Oscar Wilde, Woman

Topics: Oscar Wilde, Victorian era, Victorian literature Pages: 13 (5327 words) Published: May 12, 2013
OSCAR WILDE - Biography
Oscar Wilde was an Anglo-Irish playwright, novelist, poet, and critic. He is regarded as one of the greatest playwrights of the Victorian Era. In his lifetime he wrote nine plays, one novel, a number of poems, short stories, and essays. He was born on October the 16th, 1894 in Dublin to Sir William Wilde and his wife Jane. Oscar's mother, Lady Jane Francesca Wilde was a successful poet and journalist also (Gregory Brdnik 2012).  Oscar had an elder brother, Willie, and a younger sister, Isola Francesca, who died at the early age of 10. Wilde educated himself in Trinity College, Dublin and also in the Magdalen College in Oxford. While at Oxford, he became involved in the aesthetic movement and became an advocate for 'Art for Art's Sake’. (Teiresias 2001).

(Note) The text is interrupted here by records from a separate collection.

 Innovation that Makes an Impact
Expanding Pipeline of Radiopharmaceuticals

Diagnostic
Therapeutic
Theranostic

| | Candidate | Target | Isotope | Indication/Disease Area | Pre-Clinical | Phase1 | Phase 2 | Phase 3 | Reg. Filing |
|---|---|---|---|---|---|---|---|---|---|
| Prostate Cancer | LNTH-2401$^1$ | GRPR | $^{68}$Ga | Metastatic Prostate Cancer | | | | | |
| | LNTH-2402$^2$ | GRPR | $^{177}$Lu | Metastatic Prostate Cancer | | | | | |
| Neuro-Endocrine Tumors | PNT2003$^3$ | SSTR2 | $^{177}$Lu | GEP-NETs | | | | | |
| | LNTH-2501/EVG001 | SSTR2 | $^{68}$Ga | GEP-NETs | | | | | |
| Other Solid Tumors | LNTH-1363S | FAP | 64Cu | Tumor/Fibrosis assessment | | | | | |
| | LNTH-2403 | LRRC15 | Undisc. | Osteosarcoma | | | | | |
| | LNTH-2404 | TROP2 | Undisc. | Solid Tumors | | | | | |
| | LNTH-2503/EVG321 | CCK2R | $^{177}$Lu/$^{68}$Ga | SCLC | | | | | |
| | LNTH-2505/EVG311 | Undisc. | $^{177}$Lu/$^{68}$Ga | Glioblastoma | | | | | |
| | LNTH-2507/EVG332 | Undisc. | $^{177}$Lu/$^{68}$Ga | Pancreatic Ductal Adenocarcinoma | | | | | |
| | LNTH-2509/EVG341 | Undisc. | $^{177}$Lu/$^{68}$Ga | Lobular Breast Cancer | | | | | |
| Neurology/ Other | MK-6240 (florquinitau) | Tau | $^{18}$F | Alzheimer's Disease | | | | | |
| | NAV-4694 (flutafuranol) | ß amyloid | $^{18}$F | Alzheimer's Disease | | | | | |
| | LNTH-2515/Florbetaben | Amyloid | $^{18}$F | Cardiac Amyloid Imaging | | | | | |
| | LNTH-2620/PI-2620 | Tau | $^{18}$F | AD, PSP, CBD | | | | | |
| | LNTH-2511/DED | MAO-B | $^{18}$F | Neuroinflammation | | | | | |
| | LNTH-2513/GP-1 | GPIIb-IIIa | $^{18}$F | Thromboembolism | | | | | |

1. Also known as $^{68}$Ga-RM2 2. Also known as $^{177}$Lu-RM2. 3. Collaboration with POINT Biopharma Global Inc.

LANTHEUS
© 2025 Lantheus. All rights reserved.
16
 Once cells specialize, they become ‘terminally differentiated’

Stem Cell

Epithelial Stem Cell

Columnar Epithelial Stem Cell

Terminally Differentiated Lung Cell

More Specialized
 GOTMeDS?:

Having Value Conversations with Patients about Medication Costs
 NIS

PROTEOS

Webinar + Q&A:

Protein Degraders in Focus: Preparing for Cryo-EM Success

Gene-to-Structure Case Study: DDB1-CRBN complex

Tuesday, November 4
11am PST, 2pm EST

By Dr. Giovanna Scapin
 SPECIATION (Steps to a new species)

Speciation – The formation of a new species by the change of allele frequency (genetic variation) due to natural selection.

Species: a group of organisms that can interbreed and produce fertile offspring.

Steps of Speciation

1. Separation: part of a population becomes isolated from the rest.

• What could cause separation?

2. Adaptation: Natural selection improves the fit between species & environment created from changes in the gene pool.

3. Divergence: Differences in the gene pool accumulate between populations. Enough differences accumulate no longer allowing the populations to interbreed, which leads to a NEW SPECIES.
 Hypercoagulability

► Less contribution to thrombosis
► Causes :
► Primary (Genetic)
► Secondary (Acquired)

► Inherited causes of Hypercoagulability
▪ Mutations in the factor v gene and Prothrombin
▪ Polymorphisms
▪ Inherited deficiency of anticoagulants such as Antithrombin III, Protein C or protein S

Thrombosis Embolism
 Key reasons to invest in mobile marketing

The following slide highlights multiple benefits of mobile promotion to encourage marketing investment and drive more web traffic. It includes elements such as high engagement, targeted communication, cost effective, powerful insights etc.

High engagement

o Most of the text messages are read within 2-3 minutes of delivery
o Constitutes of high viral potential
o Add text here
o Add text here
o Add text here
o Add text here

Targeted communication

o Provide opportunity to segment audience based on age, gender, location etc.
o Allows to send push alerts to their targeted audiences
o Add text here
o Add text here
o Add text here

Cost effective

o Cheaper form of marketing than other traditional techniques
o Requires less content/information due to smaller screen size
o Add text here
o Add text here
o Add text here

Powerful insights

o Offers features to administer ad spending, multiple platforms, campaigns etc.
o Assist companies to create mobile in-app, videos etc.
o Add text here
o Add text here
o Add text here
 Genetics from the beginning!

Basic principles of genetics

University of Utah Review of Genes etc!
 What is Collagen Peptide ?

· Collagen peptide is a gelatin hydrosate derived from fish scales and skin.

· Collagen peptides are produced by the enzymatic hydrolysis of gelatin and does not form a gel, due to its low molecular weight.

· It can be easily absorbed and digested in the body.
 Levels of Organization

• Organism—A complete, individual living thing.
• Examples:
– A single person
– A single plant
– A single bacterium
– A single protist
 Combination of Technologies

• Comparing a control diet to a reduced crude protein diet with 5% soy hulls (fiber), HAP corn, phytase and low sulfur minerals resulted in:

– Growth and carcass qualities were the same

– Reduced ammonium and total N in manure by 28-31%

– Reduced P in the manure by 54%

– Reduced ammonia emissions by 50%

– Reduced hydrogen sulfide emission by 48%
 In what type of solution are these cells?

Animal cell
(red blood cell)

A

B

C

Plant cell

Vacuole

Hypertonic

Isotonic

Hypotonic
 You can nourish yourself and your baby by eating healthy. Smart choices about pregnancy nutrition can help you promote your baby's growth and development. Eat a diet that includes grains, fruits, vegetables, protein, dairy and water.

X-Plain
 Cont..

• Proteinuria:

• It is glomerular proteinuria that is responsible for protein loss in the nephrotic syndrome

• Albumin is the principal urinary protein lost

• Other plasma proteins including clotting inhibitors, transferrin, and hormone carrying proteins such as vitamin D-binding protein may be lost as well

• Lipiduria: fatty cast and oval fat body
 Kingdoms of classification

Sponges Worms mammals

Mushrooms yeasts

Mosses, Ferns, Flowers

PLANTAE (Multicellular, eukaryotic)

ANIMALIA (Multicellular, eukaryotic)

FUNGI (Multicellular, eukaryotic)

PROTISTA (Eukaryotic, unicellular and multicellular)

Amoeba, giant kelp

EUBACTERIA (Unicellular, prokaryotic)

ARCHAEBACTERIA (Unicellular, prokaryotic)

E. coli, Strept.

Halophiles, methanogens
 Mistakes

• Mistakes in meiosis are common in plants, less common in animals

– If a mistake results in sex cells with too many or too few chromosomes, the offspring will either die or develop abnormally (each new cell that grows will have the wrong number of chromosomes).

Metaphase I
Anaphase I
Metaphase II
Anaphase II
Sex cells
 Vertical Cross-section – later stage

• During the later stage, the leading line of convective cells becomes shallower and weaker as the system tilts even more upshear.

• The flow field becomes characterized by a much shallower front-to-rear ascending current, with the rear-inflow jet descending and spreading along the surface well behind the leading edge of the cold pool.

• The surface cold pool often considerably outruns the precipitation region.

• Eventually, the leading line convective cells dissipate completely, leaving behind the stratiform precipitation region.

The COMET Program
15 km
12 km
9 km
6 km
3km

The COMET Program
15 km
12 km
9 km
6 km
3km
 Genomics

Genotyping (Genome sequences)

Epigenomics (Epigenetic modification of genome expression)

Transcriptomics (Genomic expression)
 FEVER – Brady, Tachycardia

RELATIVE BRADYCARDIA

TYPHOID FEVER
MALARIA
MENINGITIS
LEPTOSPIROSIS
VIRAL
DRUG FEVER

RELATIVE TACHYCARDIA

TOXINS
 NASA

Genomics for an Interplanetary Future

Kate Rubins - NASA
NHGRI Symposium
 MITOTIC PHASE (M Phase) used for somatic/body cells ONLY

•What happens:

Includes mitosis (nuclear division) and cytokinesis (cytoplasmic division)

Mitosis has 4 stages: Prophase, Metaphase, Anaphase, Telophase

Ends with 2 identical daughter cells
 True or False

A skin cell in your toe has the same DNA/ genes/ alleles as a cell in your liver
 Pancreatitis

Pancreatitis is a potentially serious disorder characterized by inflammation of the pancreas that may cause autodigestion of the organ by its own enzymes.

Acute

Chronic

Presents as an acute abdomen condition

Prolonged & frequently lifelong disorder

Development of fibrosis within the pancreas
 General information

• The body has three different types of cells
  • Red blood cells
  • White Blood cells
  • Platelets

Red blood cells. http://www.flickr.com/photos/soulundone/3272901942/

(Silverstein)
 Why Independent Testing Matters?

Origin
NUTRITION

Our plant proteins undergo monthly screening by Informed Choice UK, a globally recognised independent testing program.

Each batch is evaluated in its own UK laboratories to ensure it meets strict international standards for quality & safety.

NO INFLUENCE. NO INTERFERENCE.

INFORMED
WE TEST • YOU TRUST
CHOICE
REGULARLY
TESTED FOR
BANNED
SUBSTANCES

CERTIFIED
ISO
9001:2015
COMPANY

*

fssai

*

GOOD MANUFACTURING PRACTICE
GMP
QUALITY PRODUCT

After he graduated in 1879, he moved to Chelsea in London to begin his literary career. He became one of London’s most popular playwrights in the 1890’s. (Coakley, Davis (1994). On the 29th of May Oscar Wilde married an Englishwoman named Constance Lloyd in whom he had two children with, but later was arrested for being gay with a man named Lord Alfred Douglas. (Rictor Norton 1998). In 1888 Oscar Wilde began a seven year period of creativity in which he produced nearly all of his great literary works (Merlin Holland 1997). Wilde’s most notable plays were ‘A Woman of No importance ‘(1893), ‘An Ideal Husband’ (1895), and ’ The Importance of Being Earnest’ (1895). Wilde emerged from prison in 1897. He came out physically depleted and exhausted while also being completely broke. He began hiding in France where he briefly reunited with his former gay lover Lord Alfred Douglas. (Douglas O’ Linder). During this time Wilde was writing very little. He then went on to die of meningitis on November 30th, 1990 at the age of 46. He is buried in the Le Pére Lachaise Cemetery, Paris, France. VICTORIAN SOCIETY and THE NEW WOMAN DEBATES

In Victorian society, the conventional norms of status, gender roles, and marriage were closely linked by an institution that men and women were placed with unrealistic demands and expectations from society. Women were brought up by their parents to become the perfect housewife, and men were forced into marriages based on status within the society. In most of Oscar Wilde plays, I think he mocks the typical Victorian conventions and ideals which society held on the individual.(Marshell 783). In my thesis, I plan to look at the plays of Oscar Wilde which in my opinion show this mockery, while also showing that Wilde was closely linked to the idea of the New Woman. They plays I will look at include ‘Salomé’,’ A Woman of No Importance’, ‘Lady Windermere’s Fan’ and lastly ‘An Ideal Husband’. I chose to look at these plays because after reading them it is clear to me that Wilde was greatly connected with the fin de siècle feminism and also because I enjoyed studying them and seeing the change from a robotic woman to a free and equal woman . The fin de siècle movement was greatly associated with France at the time of Wilde’s writing. It is evident in his play Salomé which was originally written in French.(Robert Ross). During the time of which Oscar Wilde’s plays were being written the treatment of woman was radically shifting (Ian Small 1993). According to a report carried out by the Clash of Culture’s in the 1920’s, the new woman was ‘an icon of changing gender norms, the "new woman" first emerged in the late nineteenth century. Less constrained by Victorian norms and domesticity than previous generations, the new woman had greater freedom to pursue public roles and even flaunt her "sex appeal," a term coined in the 1920s and linked with the emergence of the new woman. She challenged conventional gender roles and met with hostility from men and women who objected to women's public presence and supposed decline in morality. Expressing autonomy and individuality, the new woman represented the tendency of young women at the turn...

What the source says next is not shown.